Digital public products need sustainable vehicles

Any open software developed by a government or their vendor needs a public product organization—an organization built around a sustainable, strategic, and collaborative model.

Defining the public product organization

A non-profit entity, established as a hub for open collaboration, which can be a cooperative comprised of public organizations. They steward and scale public software in perpetuity, by providing reliable maintenance and responsive development. They can:

Create governance structures

Steer design and specification

Orchestrate development

Respond to bugs and security concerns

Build sustainable financial models to allow for reliable, continuous delivery

Grow and support communities of practice, involving stakeholders and developers from public implementers and an ecosystem of vendors

Generate awareness of the product as an offering to public organizations who are looking to implement such a solution

Six pillars of successful public product organizations

1

Governance

Crucial to sustainable collaborative development is a community-endorsed model for how decisions are made about the core product and its future.

Good governance allows participating public entities to trust that their invested resources and policy commitments in a specific public product will continue to serve their constituents.

2

Community of practice

A dynamic ecosystem of implementers, developers, and stakeholders that sustains a public product needs active tending and orchestration.

A public product organization must provide contexts for communication, scheduling, and knowledge sharing resources to help the community thrive.

3

Codebase stewardship

The beating heart of a dynamic public product is its codebase. A clear process for open technical collaboration through continuous integration enables the entire community to power the engine that moves the product forward.

Codebase stewards should look to the Standard for Public Code for guidance on best practices.

4

Financial model

Perhaps the most common reason public product organizations fail is due to the lack of a sustainable financial model.

Public funding, philanthropic grants, membership dues, vendor certification, and service contracts enable public product organizations to fund their activities and product development.

5

Awareness & communications

As the growth of a public product community distributes the costs and responsibilities of development and maintenance across a larger set of contributors, increasing awareness of the product’s availability, adaptability, and successful deployment is key to the ecosystem’s success.

6

Organizational structure

Public product organizations can take many forms, and will have different vehicles in different jurisdictions, but a well defined organizational structure that spells out the different processes, roles and how they relate to each other is critical for successful long-term collaboration.

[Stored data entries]
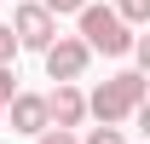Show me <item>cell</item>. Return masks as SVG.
I'll list each match as a JSON object with an SVG mask.
<instances>
[{"mask_svg":"<svg viewBox=\"0 0 150 144\" xmlns=\"http://www.w3.org/2000/svg\"><path fill=\"white\" fill-rule=\"evenodd\" d=\"M40 58H46V81H81L87 64H93V46H87L81 35H58Z\"/></svg>","mask_w":150,"mask_h":144,"instance_id":"obj_3","label":"cell"},{"mask_svg":"<svg viewBox=\"0 0 150 144\" xmlns=\"http://www.w3.org/2000/svg\"><path fill=\"white\" fill-rule=\"evenodd\" d=\"M0 127H6V104H0Z\"/></svg>","mask_w":150,"mask_h":144,"instance_id":"obj_15","label":"cell"},{"mask_svg":"<svg viewBox=\"0 0 150 144\" xmlns=\"http://www.w3.org/2000/svg\"><path fill=\"white\" fill-rule=\"evenodd\" d=\"M18 52H23V40H18V29H12V23H0V64H12Z\"/></svg>","mask_w":150,"mask_h":144,"instance_id":"obj_7","label":"cell"},{"mask_svg":"<svg viewBox=\"0 0 150 144\" xmlns=\"http://www.w3.org/2000/svg\"><path fill=\"white\" fill-rule=\"evenodd\" d=\"M133 58H139V69L150 75V35H139V40H133Z\"/></svg>","mask_w":150,"mask_h":144,"instance_id":"obj_13","label":"cell"},{"mask_svg":"<svg viewBox=\"0 0 150 144\" xmlns=\"http://www.w3.org/2000/svg\"><path fill=\"white\" fill-rule=\"evenodd\" d=\"M18 98V75H12V64H0V104H12Z\"/></svg>","mask_w":150,"mask_h":144,"instance_id":"obj_11","label":"cell"},{"mask_svg":"<svg viewBox=\"0 0 150 144\" xmlns=\"http://www.w3.org/2000/svg\"><path fill=\"white\" fill-rule=\"evenodd\" d=\"M6 121H12V133L40 138V133L52 127V104H46V92H18V98L6 104Z\"/></svg>","mask_w":150,"mask_h":144,"instance_id":"obj_5","label":"cell"},{"mask_svg":"<svg viewBox=\"0 0 150 144\" xmlns=\"http://www.w3.org/2000/svg\"><path fill=\"white\" fill-rule=\"evenodd\" d=\"M35 144H81V138H75V127H46Z\"/></svg>","mask_w":150,"mask_h":144,"instance_id":"obj_10","label":"cell"},{"mask_svg":"<svg viewBox=\"0 0 150 144\" xmlns=\"http://www.w3.org/2000/svg\"><path fill=\"white\" fill-rule=\"evenodd\" d=\"M46 104H52V127H81L93 109H87V92L75 87V81H58L52 92H46Z\"/></svg>","mask_w":150,"mask_h":144,"instance_id":"obj_6","label":"cell"},{"mask_svg":"<svg viewBox=\"0 0 150 144\" xmlns=\"http://www.w3.org/2000/svg\"><path fill=\"white\" fill-rule=\"evenodd\" d=\"M12 29H18V40L29 46V52H46L58 40V18L40 6V0H18V12H12Z\"/></svg>","mask_w":150,"mask_h":144,"instance_id":"obj_4","label":"cell"},{"mask_svg":"<svg viewBox=\"0 0 150 144\" xmlns=\"http://www.w3.org/2000/svg\"><path fill=\"white\" fill-rule=\"evenodd\" d=\"M40 6H46V12H52V18H75V12H81V6H87V0H40Z\"/></svg>","mask_w":150,"mask_h":144,"instance_id":"obj_12","label":"cell"},{"mask_svg":"<svg viewBox=\"0 0 150 144\" xmlns=\"http://www.w3.org/2000/svg\"><path fill=\"white\" fill-rule=\"evenodd\" d=\"M75 23H81V40H87L93 52H104V58H127L133 40H139V35H133V23L121 18L115 6H93V0H87V6L75 12Z\"/></svg>","mask_w":150,"mask_h":144,"instance_id":"obj_2","label":"cell"},{"mask_svg":"<svg viewBox=\"0 0 150 144\" xmlns=\"http://www.w3.org/2000/svg\"><path fill=\"white\" fill-rule=\"evenodd\" d=\"M115 12L127 23H150V0H115Z\"/></svg>","mask_w":150,"mask_h":144,"instance_id":"obj_8","label":"cell"},{"mask_svg":"<svg viewBox=\"0 0 150 144\" xmlns=\"http://www.w3.org/2000/svg\"><path fill=\"white\" fill-rule=\"evenodd\" d=\"M81 144H127V133H121V127H104V121H98V127H93Z\"/></svg>","mask_w":150,"mask_h":144,"instance_id":"obj_9","label":"cell"},{"mask_svg":"<svg viewBox=\"0 0 150 144\" xmlns=\"http://www.w3.org/2000/svg\"><path fill=\"white\" fill-rule=\"evenodd\" d=\"M133 121H139V133H144V138H150V98H144V104H139V115H133Z\"/></svg>","mask_w":150,"mask_h":144,"instance_id":"obj_14","label":"cell"},{"mask_svg":"<svg viewBox=\"0 0 150 144\" xmlns=\"http://www.w3.org/2000/svg\"><path fill=\"white\" fill-rule=\"evenodd\" d=\"M144 98H150V75H144V69H121V75H110L104 87L87 92V109H93V121L121 127V121H133V115H139V104H144Z\"/></svg>","mask_w":150,"mask_h":144,"instance_id":"obj_1","label":"cell"}]
</instances>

## Task set
A. Reproduce word for word the part of the text on public product organizations starting with "As the growth" and going on through "the ecosystem’s success.".
B. Please list the six pillars of successful public product organizations that the text on public product organizations names.
C. Answer these questions from the text on public product organizations:
(i) What kind of entity is a public product organization defined as?
(ii) What should codebase stewards look to for guidance on best practices?
(iii) What is perhaps the most common reason public product organizations fail?

## Responses to the exercise
A.
As the growth of a public product community distributes the costs and responsibilities of development and maintenance across a larger set of contributors, increasing awareness of the product’s availability, adaptability, and successful deployment is key to the ecosystem’s success.

B.
Governance
Community of practice
Codebase stewardship
Financial model
Awareness & communications
Organizational structure

C.
(i) A non-profit entity, established as a hub for open collaboration.
(ii) The Standard for Public Code.
(iii) The lack of a sustainable financial model.